Diante do risco de novos incêndios no Pantanal com a proximidade do período de estiagem, Mato Grosso autorizou produtores rurais a abrir aceiros de até 40 metros sem licença ambiental prévia, em uma medida emergencial para tentar conter o avanço do fogo no bioma.
A flexibilização vale para propriedades inseridas na Área de Uso Restrito do Pantanal mato-grossense durante o período de emergência ambiental decretado pelo Estado e estabelece um rito simplificado para a adoção de barreiras preventivas contra queimadas em uma das regiões mais vulneráveis à seca e às altas temperaturas.
A autorização foi formalizada por meio de Instrução Normativa Conjunta da Secretaria de Estado de Meio Ambiente (Sema) e do Corpo de Bombeiros Militar de Mato Grosso, publicada no Diário Oficial.
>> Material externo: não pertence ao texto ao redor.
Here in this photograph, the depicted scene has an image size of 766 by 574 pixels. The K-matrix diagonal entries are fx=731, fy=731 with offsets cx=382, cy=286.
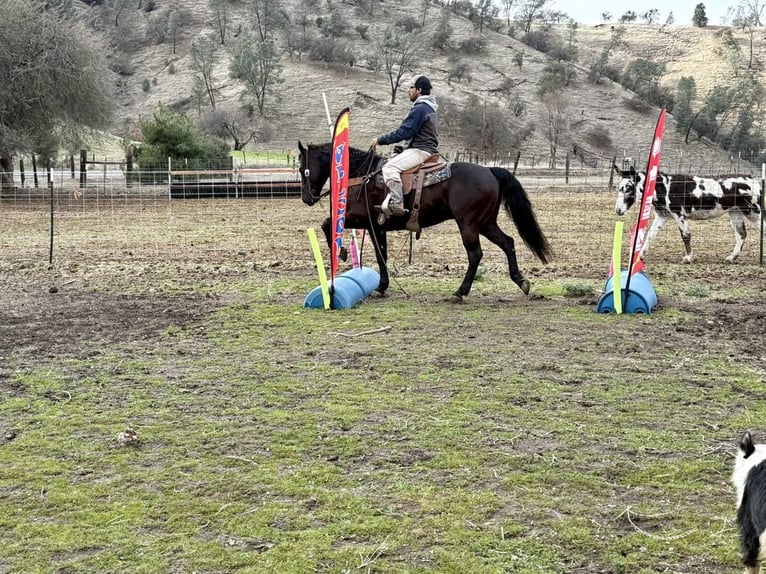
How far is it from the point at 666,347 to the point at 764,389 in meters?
1.28

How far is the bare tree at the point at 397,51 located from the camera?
74.7 m

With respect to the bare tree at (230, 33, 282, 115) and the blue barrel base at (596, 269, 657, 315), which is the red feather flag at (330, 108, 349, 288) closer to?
the blue barrel base at (596, 269, 657, 315)

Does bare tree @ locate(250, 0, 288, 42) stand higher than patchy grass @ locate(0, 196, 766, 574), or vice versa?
bare tree @ locate(250, 0, 288, 42)

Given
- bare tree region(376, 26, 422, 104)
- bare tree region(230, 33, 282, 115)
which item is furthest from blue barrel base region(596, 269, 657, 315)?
bare tree region(376, 26, 422, 104)

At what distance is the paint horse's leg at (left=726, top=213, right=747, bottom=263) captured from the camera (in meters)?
12.0

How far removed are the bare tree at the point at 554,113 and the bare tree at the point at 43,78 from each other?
4396 centimetres

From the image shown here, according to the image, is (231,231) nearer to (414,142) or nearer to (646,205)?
(414,142)

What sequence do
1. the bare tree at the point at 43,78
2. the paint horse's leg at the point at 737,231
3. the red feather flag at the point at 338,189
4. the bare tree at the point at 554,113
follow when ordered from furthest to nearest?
the bare tree at the point at 554,113, the bare tree at the point at 43,78, the paint horse's leg at the point at 737,231, the red feather flag at the point at 338,189

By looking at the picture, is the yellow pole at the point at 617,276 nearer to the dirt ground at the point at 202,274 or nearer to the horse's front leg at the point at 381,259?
the dirt ground at the point at 202,274

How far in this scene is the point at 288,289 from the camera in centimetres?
962

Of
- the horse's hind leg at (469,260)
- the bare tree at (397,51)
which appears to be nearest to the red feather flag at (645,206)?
the horse's hind leg at (469,260)

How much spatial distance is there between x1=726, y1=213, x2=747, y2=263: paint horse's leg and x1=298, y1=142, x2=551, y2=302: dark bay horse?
4.60m

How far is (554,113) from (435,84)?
12362 millimetres

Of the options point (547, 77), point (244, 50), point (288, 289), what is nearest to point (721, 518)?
point (288, 289)
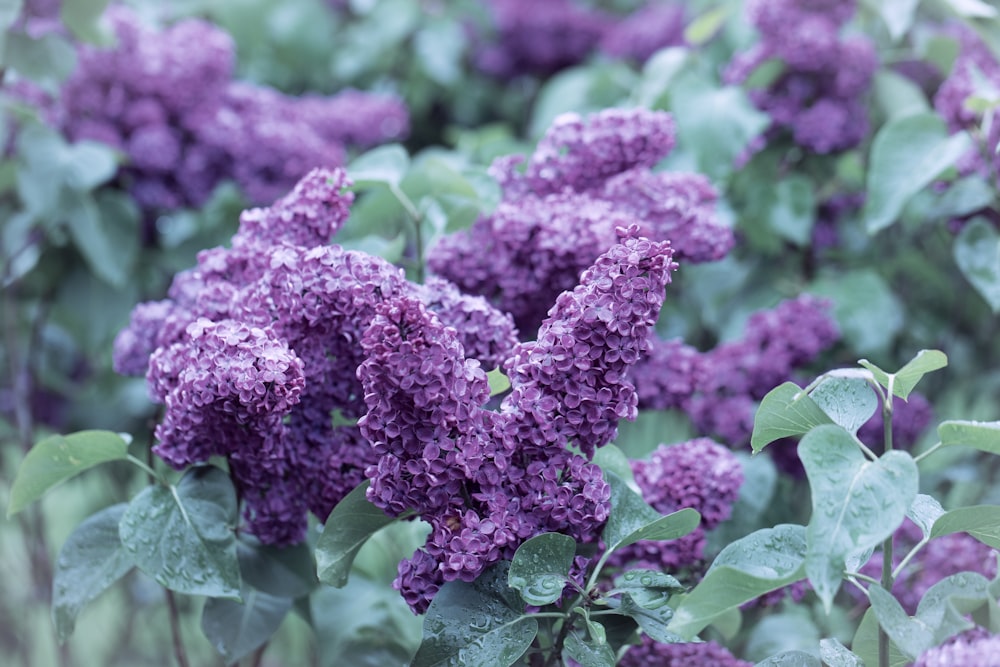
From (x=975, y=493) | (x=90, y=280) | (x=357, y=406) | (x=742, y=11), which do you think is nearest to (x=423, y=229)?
(x=357, y=406)

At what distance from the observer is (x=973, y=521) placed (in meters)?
0.73

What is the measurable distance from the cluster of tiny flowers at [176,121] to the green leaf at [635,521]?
961mm

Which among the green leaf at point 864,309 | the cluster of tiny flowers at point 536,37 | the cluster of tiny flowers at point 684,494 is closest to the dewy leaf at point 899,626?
the cluster of tiny flowers at point 684,494

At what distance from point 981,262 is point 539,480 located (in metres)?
0.80

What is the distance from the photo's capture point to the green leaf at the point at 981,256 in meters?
1.25

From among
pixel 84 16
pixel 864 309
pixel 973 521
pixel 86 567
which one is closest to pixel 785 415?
pixel 973 521

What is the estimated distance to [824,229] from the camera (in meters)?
1.60

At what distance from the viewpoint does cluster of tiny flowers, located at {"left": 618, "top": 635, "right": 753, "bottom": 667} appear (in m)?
0.88

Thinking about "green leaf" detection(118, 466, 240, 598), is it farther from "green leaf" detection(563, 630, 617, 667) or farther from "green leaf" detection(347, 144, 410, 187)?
"green leaf" detection(347, 144, 410, 187)

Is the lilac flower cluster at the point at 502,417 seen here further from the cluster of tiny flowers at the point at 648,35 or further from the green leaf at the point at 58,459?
the cluster of tiny flowers at the point at 648,35

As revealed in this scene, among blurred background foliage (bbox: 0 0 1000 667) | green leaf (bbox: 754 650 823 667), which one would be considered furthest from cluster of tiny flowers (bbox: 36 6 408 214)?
green leaf (bbox: 754 650 823 667)

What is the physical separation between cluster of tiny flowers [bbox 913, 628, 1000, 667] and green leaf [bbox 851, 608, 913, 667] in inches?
3.6

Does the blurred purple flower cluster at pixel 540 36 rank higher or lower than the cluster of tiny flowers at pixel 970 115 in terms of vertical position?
lower

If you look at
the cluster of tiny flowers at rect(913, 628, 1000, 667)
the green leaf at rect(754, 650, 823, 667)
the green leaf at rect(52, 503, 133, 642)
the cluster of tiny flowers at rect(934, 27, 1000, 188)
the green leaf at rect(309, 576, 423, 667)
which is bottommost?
the green leaf at rect(309, 576, 423, 667)
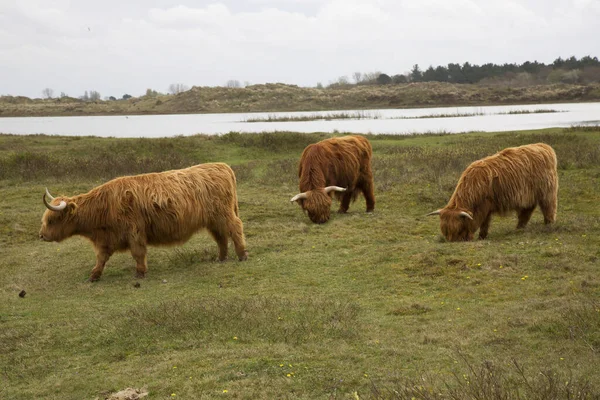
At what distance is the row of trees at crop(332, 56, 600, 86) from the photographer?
8669 cm

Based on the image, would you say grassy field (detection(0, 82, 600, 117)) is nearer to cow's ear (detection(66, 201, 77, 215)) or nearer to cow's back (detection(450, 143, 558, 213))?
cow's back (detection(450, 143, 558, 213))

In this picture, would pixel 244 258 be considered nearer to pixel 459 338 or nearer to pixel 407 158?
pixel 459 338

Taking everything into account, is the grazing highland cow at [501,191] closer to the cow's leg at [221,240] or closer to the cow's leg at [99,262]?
the cow's leg at [221,240]

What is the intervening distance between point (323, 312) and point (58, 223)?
5107mm

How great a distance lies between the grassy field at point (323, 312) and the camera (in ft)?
17.5

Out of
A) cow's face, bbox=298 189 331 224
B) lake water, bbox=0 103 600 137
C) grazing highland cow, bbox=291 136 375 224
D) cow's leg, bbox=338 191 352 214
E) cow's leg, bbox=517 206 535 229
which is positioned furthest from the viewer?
lake water, bbox=0 103 600 137

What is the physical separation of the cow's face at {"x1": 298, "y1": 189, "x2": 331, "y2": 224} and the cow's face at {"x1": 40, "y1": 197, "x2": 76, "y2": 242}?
5.02 meters

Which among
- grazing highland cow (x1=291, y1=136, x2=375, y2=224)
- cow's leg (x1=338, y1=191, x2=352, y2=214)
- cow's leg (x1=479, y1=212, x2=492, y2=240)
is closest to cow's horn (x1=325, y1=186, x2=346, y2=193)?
grazing highland cow (x1=291, y1=136, x2=375, y2=224)

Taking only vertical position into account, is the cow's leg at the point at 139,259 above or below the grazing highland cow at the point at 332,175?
below

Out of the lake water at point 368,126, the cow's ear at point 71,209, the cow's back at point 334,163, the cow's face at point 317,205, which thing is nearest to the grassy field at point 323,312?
the cow's face at point 317,205

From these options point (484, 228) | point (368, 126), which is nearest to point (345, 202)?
point (484, 228)

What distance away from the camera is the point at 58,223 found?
33.2ft

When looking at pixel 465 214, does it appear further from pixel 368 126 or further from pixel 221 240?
pixel 368 126

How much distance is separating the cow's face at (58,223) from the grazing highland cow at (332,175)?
475cm
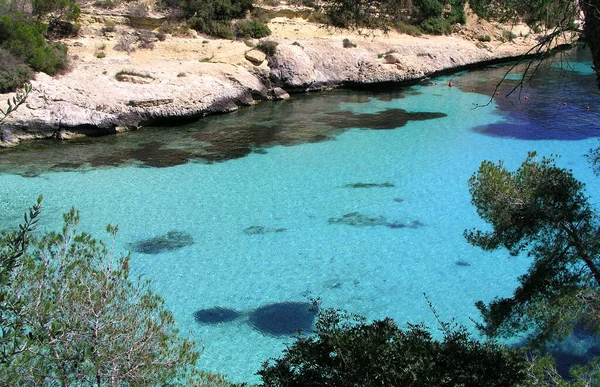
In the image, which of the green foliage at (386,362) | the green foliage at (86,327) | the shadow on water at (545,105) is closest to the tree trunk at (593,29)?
the green foliage at (386,362)

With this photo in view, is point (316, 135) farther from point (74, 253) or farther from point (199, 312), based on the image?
point (74, 253)

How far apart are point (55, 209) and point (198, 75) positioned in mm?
9497

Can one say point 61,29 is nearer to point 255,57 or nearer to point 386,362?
point 255,57

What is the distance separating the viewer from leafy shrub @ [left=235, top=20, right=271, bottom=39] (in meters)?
24.8

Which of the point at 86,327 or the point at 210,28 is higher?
the point at 210,28

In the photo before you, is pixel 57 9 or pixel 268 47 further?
pixel 268 47

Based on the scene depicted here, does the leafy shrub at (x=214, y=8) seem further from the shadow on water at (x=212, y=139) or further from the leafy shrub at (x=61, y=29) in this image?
the shadow on water at (x=212, y=139)

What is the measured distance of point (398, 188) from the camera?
44.1 feet

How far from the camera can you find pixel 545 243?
595 cm

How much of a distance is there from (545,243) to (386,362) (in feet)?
9.24

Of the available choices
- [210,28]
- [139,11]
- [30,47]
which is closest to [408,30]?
[210,28]

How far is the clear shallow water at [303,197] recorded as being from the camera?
917 centimetres

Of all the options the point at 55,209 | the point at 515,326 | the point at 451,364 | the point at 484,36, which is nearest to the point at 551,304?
the point at 515,326

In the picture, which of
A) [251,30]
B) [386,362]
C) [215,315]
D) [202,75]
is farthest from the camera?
[251,30]
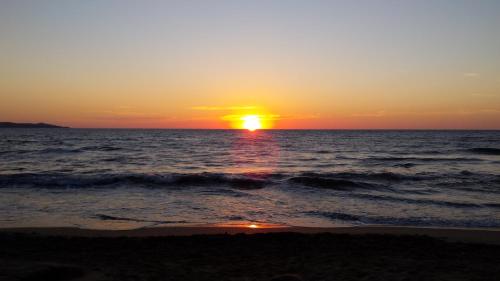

A norma regulamenta a abertura de aceiros em imóveis rurais localizados no Pantanal, inclusive em áreas inseridas em unidades de conservação estaduais, desde que a medida seja destinada à prevenção ou contenção da propagação de incêndios florestais.
Pela regra, os proprietários ou possuidores de imóveis rurais poderão abrir aceiros nas divisas da propriedade e também em áreas internas próximas à Reserva Legal e às Áreas de Preservação Permanente (APPs), independentemente de autorização prévia do órgão ambiental. A abertura poderá ser feita com meios próprios, apoio de terceiros ou até com auxílio do poder público.
A norma fixa que os aceiros deverão ter largura mínima de 20 metros e máxima de 40 metros. No caso de divisas entre propriedades, cada proprietário ficará responsável por executar, dentro de sua área, uma faixa de pelo menos 10 metros e no máximo 20 metros. Caso haja necessidade de aceiros com largura superior ao limite previsto, será exigida autorização da Sema ou determinação do Corpo de Bombeiros.
Apesar da dispensa de licença prévia, a instrução normativa impõe restrições. A principal delas é a proibição da supressão de vegetação nativa sem autorização ambiental, salvo em áreas de pastagem. Na prática, o Estado permite a abertura das faixas de proteção para frear o avanço do fogo, mas tenta evitar que a medida seja usada como justificativa para desmatamento irregular dentro do bioma.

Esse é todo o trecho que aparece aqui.